The United States is far different today, as is the world. The U.S. is a superpower, and we can live up to that high calling if we change our leadership style from "power over" to "power with" - from "law and order" to "law and justice." And if we would create foreign alliances and build police partnerships.
Constitutionally, only Congress should declare war, and in the traditional sense of a known enemy on a known battlefield.
Terrorism, on the other hand, is conducted by unknown leaders without battle lines. Just as criminals will always be with us, so will terrorists. We should apprehend and bring them to justice as a matter of keeping the peace - not as "war," but as a civilized society.
President Bush says "progress is being made and the war will be won." The invasion of Iraq may have been war, but our continued presence is simply an occupation.
Iraq is not a natural nation, but an ethnically divided one that Saddam Hussein held together by force. By our leaving as occupiers, it will help Iraqis resolve their own differences, even by civil war, if necessary.
George Washington would approve.
Christians defended own lands
Dean Mordhorst's Sept. 21 letter (`Pope fosters suspicion") was filled with errors.
The crusades were not about "exterminating" Muslims, but regaining Christian lands taken by force by Muslim armies.
From Muhammad's time (A.D. 570-632) on, Muslims set out to conquer Christian lands. Within 500 years, they had conquered North Africa, the Middle East, Asia Minor and most of Spain - about two-thirds of the Christian world. Christians had to either defend their lands or accept Muslim rule. The First Crusade was called in 1095 by Pope Urban II, who responded to pleas for aid from the Byzantine emperor in Constantinople.

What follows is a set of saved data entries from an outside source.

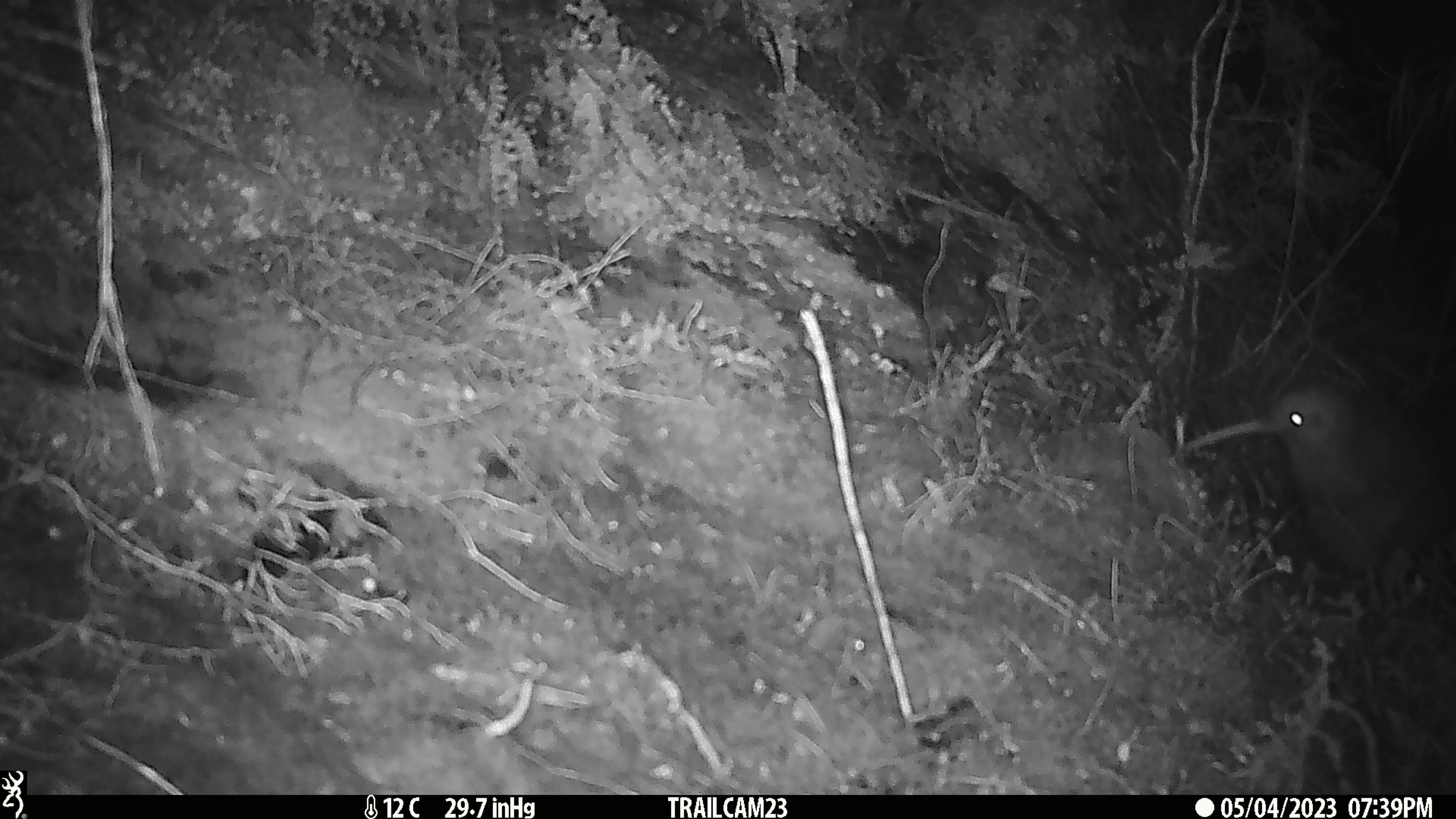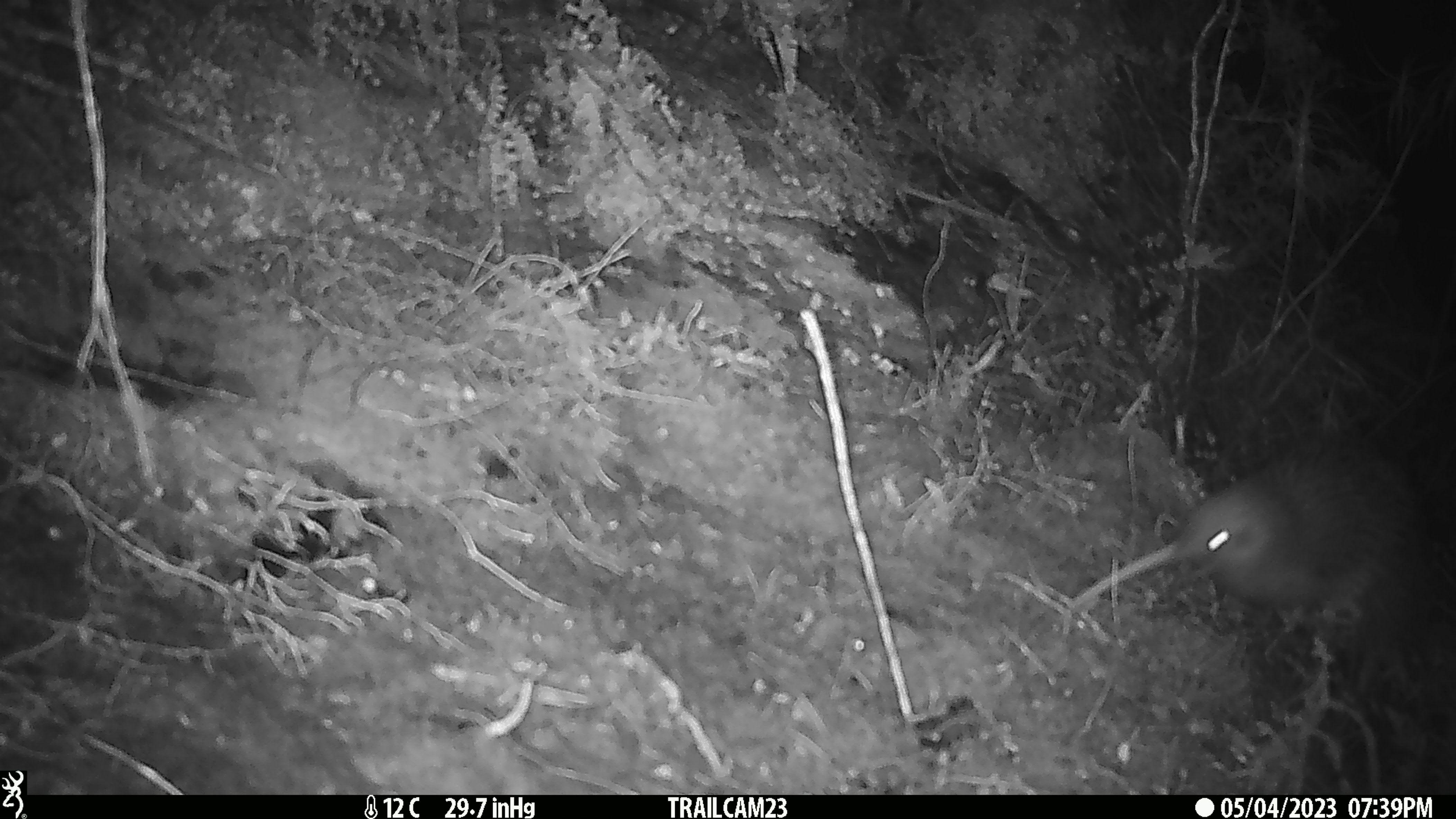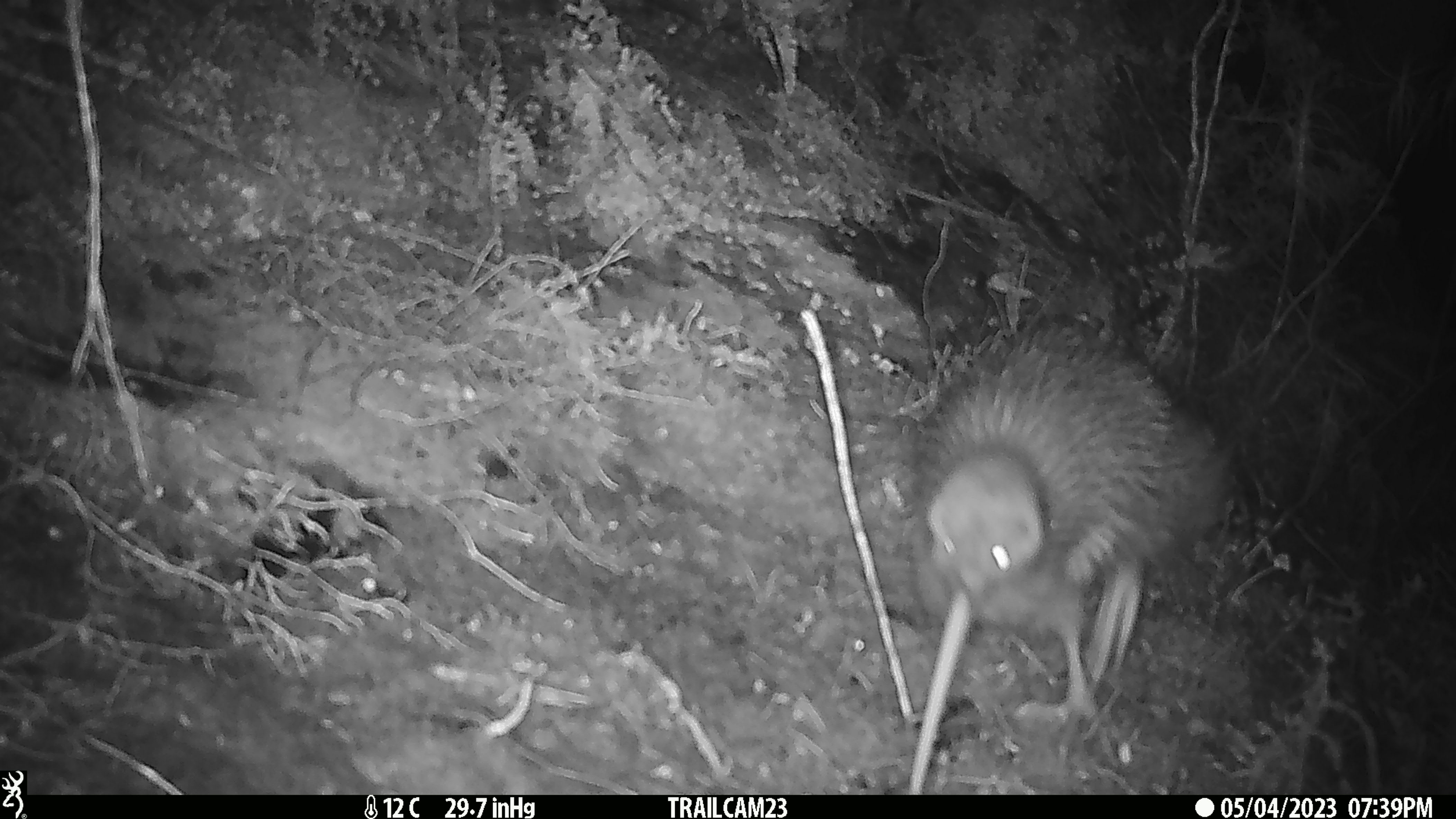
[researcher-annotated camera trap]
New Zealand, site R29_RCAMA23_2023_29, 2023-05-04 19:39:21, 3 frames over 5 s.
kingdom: Animalia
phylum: Chordata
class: Aves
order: Apterygiformes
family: Apterygidae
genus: Apteryx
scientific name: Apteryx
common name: kiwi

Upon his election, Pope Benedict did not refer to himself as "a humble man," but as "a humble servant in the vineyard of the Lord," emphasizing his proper place before God; he was hardly making a prideful statement.
As for proclamations of humility, Jesus said, "I am gentle and humble in heart" (Matthew 11:29); noting your humility is prideful only if you are not truly humble. Benedict's writings and life provide ample evidence of an intellectual giant who is well aware of his limitations.
Benedict's remarks in Regensburg did not foster suspicion. Rather, his use of a historical anecdote emphasized the need for religion - whether Christianity or Islam - to be guided by reason. It was followed by an intellectual examination of the West's growing rejection of both reason and religion, an examination that truly fosters meaningful dialogue for those who wish to engage in it.
CARL E. OLSON
Sorenson fields Big Question
On Sept. 16, I was at the Wayne Morse Free Speech Plaza and was a bit surprised to see Lane County Commissioner Peter Sorenson step up to the microphone.
He told us we should consider his visit a short town hall meeting. He gave a brief statement, and then asked if anyone had any questions.
I did and prefaced my question with statements before asking the Big Question. I reminded everyone that Oregon voters approved medicinal use of cannabis in 1998, but it was not as comprehensive a law as needed.
For me, the situation is reminiscent of women's rights after the Roe vs. Wade decision. Women had a right to choice, but no access to abortion clinics. It is the same situation with Oregon Medical Marijuana Patients - we still do not have safe access to our medicine.
I finally asked, `Are you in favor of state-regulated, nonprofit-operated medical cannabis dispensaries?"
He answered in a word, `Yes," and then went on a few seconds later to explain why - and it could not have been stated better!
I hope this November we can elect more public officials with leadership qualities like Sorenson's. We need leaders who aren't afraid to do what is right and will work diligently to allow medical marijuana patients access to our much-needed medicine at a local dispensary.
Oregonians support death with dignity. We need to support life with dignity, too!